What you will do >>
1 - Answer these questions from the passage on Kenya's report.
(a) What independent body overseeing the police did Ms. Karua say had been established?
(b) Which two laws does the passage name as prohibiting female genital mutilation and early and forced marriages?
(c) In what year did Kenya ratify the Convention?
2 - Write out the passage on Kenya's report from "Serving as Rapporteur" up to and including "along the border.", word for word.
--- Document extract Enclosed Below ---
Among measures completed since the report had been submitted, Ms. Karua drew attention to the establishment of an independent Civilian Police Oversight Board; the operationalization of a Public Complaints Standing Committee to act as an Ombudsman to handle complaints against public officials; and the establishment and operationalization of a National Legal Aid Scheme and Awareness Programme to enhance access to justice, especially for the poor and vulnerable. Sensitive to the gender dimension of torture, Kenyan laws prohibited and criminalized female genital mutilation and early and forced marriages, as enshrined in the Children's Act and the Sexual Offences Act. In addition, gender desks had also been set up in most police stations in Nairobi and the Police Commissioner had set up a task force to investigate sex crimes alleged to have been committed by security personnel in the violence following the December 2007 elections.

Serving as Rapporteur for the report of Kenya, Committee Expert Nora Sveaass was concerned that Kenya had missed a number of opportunities since its ratification of the Convention in 1997 to domesticate or incorporate the definition of torture in its laws; one result was that psychological and mental suffering resulting from torture was not covered at all in Kenyan law. More information was requested on the regulations and time limits for pre-trial detentions, and whether individuals had to be informed of their rights. Another concern was the lack of protections for refugees, in particular against refoulement in cases where they might be subject to torture and ill-treatment if they were returned, and the situation of refugees from Somalia and Ethiopia living along the border.
--- End of Enclosed Document extract ---
--- Provided records Enclosed Below ---
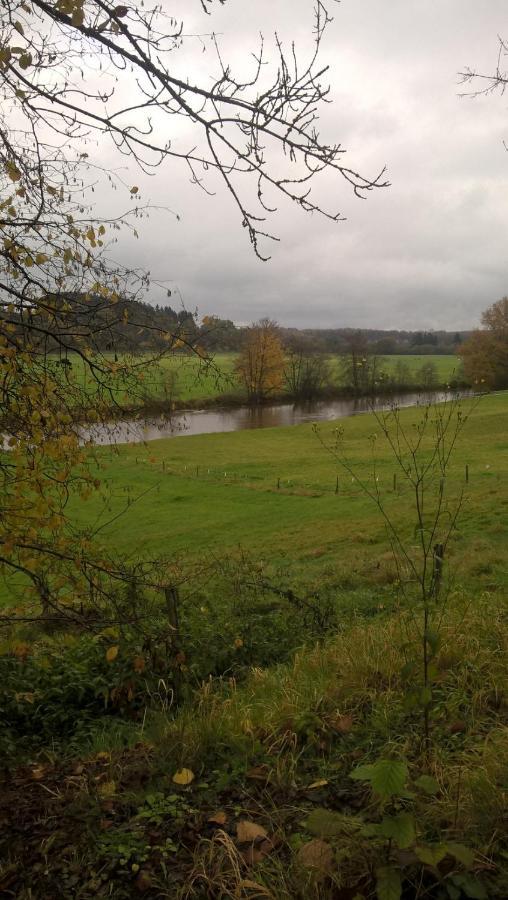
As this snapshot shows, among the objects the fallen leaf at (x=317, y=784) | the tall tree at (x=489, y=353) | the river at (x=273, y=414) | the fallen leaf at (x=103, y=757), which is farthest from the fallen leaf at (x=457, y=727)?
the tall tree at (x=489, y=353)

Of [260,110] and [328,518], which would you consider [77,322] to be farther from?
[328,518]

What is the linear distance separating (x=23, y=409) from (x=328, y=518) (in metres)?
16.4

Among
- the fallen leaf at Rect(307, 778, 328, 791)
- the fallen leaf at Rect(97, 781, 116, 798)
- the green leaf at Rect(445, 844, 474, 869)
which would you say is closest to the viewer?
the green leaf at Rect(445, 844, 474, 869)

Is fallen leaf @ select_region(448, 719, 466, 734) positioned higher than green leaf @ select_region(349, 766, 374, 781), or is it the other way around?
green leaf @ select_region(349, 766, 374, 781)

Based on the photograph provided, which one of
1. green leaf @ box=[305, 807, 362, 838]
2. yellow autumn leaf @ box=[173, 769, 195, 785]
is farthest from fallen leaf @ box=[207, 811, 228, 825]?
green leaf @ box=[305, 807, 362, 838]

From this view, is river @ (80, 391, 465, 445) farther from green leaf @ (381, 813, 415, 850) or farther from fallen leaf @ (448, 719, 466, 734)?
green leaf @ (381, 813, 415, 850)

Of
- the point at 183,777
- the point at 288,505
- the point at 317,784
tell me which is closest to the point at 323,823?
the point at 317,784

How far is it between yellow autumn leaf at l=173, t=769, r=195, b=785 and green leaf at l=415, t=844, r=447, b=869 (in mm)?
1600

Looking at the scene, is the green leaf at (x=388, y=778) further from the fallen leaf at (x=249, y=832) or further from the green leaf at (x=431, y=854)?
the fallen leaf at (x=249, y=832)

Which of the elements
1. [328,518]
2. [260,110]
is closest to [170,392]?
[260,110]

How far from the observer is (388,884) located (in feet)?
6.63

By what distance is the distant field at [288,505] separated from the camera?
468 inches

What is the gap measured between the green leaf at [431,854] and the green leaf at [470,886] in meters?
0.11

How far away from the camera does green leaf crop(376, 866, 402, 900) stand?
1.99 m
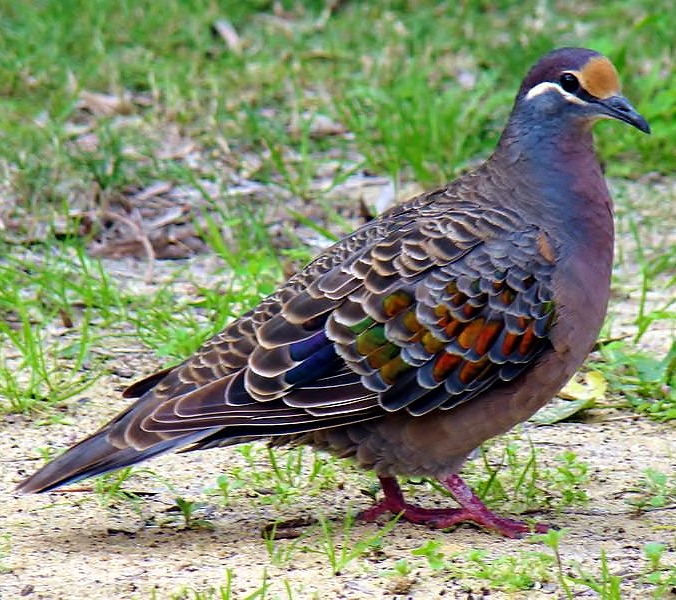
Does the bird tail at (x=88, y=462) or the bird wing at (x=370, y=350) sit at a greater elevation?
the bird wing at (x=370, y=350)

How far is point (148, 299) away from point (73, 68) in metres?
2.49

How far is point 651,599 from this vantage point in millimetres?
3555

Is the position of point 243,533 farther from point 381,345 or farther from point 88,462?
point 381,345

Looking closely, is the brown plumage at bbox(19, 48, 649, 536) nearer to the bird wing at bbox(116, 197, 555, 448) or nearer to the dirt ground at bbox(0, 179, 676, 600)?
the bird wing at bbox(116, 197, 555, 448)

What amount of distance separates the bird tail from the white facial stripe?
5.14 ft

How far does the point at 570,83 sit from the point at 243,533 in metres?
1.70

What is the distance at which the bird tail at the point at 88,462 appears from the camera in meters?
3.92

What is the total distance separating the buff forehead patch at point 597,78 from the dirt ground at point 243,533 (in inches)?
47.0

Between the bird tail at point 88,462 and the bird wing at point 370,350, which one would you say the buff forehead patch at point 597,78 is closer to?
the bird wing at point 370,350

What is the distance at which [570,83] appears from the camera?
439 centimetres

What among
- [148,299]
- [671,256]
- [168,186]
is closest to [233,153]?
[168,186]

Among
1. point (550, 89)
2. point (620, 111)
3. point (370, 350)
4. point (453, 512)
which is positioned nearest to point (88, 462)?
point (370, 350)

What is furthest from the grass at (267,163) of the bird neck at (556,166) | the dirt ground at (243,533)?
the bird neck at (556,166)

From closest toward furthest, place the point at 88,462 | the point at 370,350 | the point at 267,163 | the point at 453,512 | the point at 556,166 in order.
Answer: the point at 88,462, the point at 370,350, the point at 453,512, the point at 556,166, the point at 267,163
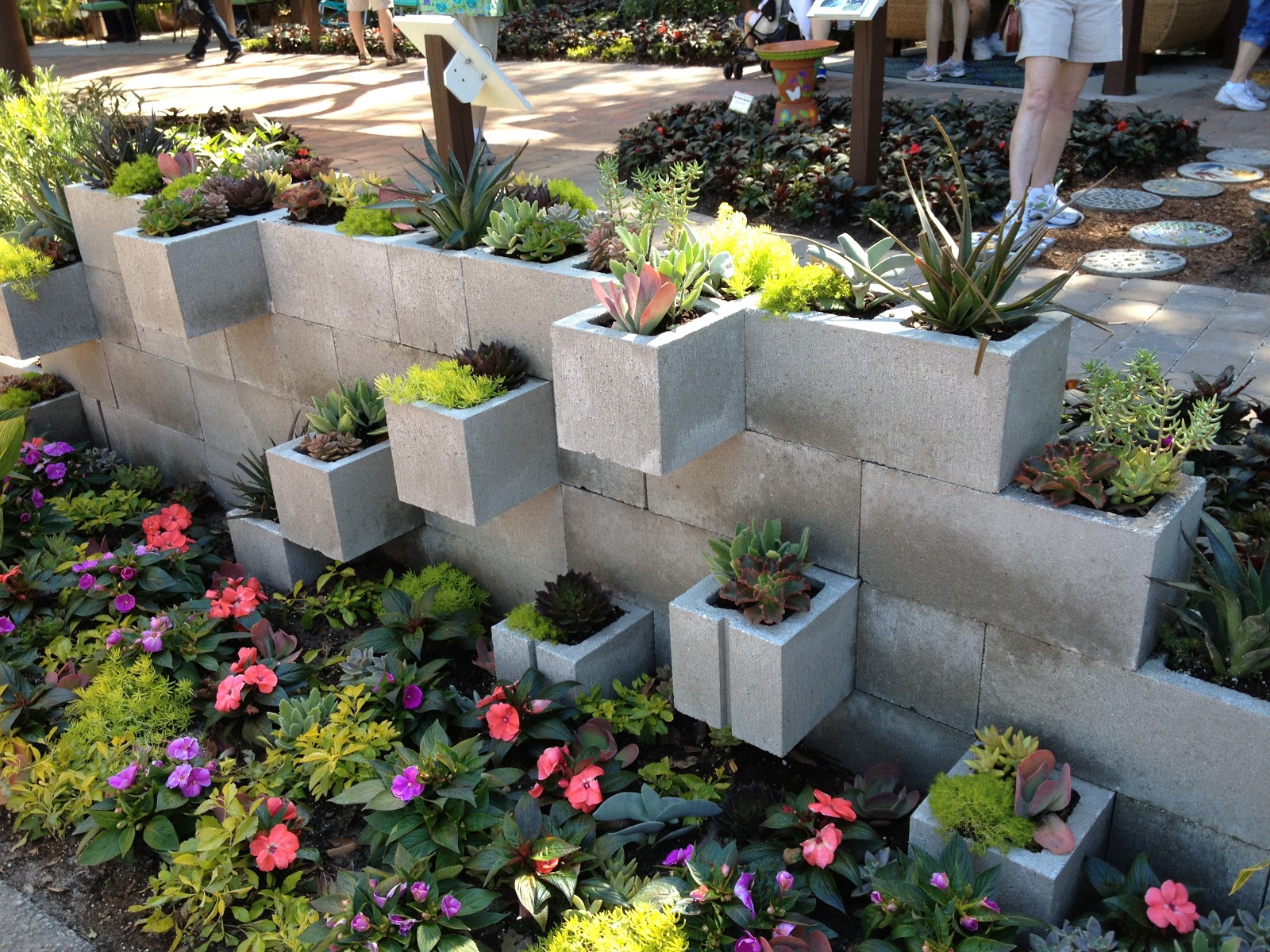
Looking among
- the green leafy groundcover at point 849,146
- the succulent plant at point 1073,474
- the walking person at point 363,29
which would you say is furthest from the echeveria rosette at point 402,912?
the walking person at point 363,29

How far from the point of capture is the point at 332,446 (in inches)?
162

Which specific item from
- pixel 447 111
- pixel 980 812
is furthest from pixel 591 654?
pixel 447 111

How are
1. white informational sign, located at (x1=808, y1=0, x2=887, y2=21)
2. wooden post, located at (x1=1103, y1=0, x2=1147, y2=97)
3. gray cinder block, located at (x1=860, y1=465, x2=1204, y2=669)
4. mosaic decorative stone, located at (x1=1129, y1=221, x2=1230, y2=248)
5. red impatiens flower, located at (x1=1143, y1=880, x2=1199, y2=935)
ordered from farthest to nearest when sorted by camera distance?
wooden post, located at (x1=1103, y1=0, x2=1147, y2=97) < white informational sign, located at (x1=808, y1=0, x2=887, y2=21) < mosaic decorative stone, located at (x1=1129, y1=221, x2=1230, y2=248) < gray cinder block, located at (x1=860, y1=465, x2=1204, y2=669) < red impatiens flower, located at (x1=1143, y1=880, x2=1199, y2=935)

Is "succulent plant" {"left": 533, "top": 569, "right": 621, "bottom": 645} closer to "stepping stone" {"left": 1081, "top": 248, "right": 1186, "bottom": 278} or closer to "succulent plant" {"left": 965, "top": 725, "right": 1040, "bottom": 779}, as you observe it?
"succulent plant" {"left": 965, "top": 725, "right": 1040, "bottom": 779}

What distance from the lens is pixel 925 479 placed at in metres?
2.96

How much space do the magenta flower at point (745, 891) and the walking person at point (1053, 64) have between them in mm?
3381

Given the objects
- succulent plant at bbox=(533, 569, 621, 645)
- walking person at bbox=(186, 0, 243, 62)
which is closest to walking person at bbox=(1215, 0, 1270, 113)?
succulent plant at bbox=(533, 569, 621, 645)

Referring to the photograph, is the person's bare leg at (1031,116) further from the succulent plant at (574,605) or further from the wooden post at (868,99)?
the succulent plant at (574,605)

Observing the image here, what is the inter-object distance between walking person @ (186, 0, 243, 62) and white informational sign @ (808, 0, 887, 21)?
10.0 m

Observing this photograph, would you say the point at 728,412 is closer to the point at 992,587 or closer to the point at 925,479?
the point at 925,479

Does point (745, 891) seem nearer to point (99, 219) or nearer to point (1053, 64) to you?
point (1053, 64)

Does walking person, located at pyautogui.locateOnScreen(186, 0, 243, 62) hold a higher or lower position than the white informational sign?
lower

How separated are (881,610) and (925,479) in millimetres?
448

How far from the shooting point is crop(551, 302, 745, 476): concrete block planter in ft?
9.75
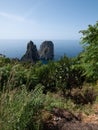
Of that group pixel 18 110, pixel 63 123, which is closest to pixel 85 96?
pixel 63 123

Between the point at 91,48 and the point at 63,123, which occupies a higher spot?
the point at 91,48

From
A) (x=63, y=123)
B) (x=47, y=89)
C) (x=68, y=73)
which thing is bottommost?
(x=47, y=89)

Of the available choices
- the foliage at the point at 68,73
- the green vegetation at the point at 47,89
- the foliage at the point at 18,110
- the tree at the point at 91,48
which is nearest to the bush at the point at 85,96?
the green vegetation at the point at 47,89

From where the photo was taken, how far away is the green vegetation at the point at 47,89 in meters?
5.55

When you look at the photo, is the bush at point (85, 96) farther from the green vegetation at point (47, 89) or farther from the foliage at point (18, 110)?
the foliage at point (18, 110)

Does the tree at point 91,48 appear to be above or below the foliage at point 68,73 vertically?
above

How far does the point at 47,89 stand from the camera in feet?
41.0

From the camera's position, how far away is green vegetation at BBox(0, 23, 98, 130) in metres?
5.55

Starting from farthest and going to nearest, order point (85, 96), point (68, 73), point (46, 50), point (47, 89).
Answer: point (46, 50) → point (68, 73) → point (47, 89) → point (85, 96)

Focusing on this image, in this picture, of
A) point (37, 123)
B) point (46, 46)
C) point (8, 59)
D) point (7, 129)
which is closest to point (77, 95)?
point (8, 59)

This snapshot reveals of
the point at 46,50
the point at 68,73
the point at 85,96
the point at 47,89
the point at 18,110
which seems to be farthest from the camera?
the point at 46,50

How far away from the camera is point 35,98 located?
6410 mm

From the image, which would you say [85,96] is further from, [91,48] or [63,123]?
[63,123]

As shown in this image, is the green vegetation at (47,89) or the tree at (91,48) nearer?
--- End of Enclosed Provided records ---
Answers to the problems >>
1 -
(a) An independent Civilian Police Oversight Board.
(b) The Children's Act and the Sexual Offences Act.
(c) 1997.

2 -
Serving as Rapporteur for the report of Kenya, Committee Expert Nora Sveaass was concerned that Kenya had missed a number of opportunities since its ratification of the Convention in 1997 to domesticate or incorporate the definition of torture in its laws; one result was that psychological and mental suffering resulting from torture was not covered at all in Kenyan law. More information was requested on the regulations and time limits for pre-trial detentions, and whether individuals had to be informed of their rights. Another concern was the lack of protections for refugees, in particular against refoulement in cases where they might be subject to torture and ill-treatment if they were returned, and the situation of refugees from Somalia and Ethiopia living along the border.